Nathalie Stutzmann (née Dupuy; born 6 May 1965) is a French contralto and conductor.

Biography
Born in Suresnes in France, Stutzmann first studied with her mother, soprano Christiane Stutzmann, then at Nancy Conservatoire and later at the École d'Art Lyrique of the Paris Opera, focusing on lieder, under Hans Hotter's tutelage.  She is noted for her interpretations of French mélodies and German lieder. Stutzmann also plays piano, bassoon and is a chamber musician. Stutzmann debuted as a concert singer at the Salle Pleyel, Paris, 1985, in Bach's Magnificat. Her recital debut was the following year in Nantes.  In addition to her concert work, Stutzmann has taught at the Geneva University of Music.  She began performing and recording with Inger Södergren in 1994. She took part in the project of Ton Koopman and the Amsterdam Baroque Orchestra & Choir to record Bach's complete vocal works.

Separately, Stutzmann developed an interest in conducting, where her mentors included Jorma Panula, Seiji Ozawa, and Simon Rattle.  In 2009, Stutzmann founded the chamber orchestra Orfeo 55, with which she has performed as both soloist and conductor.  She served as its artistic director until Orfeo 55 ceased operations in April 2019.

In September 2017, Stutzmann became principal guest conductor of the RTÉ National Symphony Orchestra in Dublin, Ireland, with a contract for three years.  In 2018, she was appointed chief conductor of the Kristiansand Symphony Orchestra, in Kristiansand, Norway, the first female chief conductor in the orchestra's history.  In December 2020, her Kristiansand contract was extended through 2023.  

In the USA, the Philadelphia Orchestra announced the appointment of Stutzmann as its next principal guest conductor in December 2020, the first female conductor ever named to this Philadelphia post, effective with the 2021–2022 season, with a contract of 3 years.  

Separately, in December 2020, Stutzmann first guest-conducted the Atlanta Symphony Orchestra.  She returned to the Atlanta Symphony Orchestra in February 2021 for an additional guest-conducting engagement, in a streamed quarantine concert.  In October 2021, the Atlanta Symphony Orchestra announced the appointment of Stutzmann as its next music director, effective with the 2022–2023 season, with an initial contract of four years.  Stutzmann is the first female conductor to be named music director of the Atlanta Symphony Orchestra.

Quotes
Il y a deux types d’artistes: ceux qui s’attachent toute leur vie à montrer à quel point ce qu’ils sont en train de faire est difficile – ils ont leur public –, puis il y a ceux qui passent leur vie à essayer de faire croire que ce n’est pas du tout difficile, catégorie à laquelle j’appartiens. C’est sans doute aussi une forme de folie. C’est moins spectaculaire, peut-être, mais je préfère que le public puisse aller à l’essentiel. Je ne veux pas qu’il s’arrête à la performance, tout en la remarquant, mais qu’il puisse s’abandonner d’abord à la beauté de la musique.

Data provided:
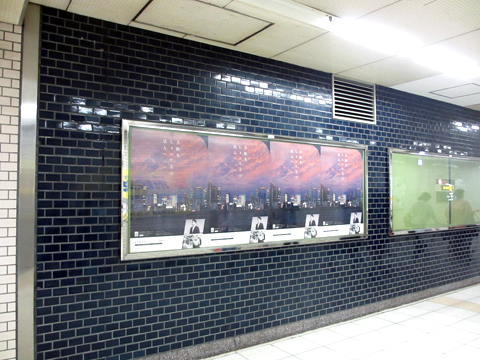 大阪地下鉄　駅ポスター　谷町九丁目駅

Assigned task: According to the Nathalie Stutzmann biography above, which orchestra appointed her in 2018 as the first female chief conductor in its history?

Output of the task: The Kristiansand Symphony Orchestra in Kristiansand, Norway.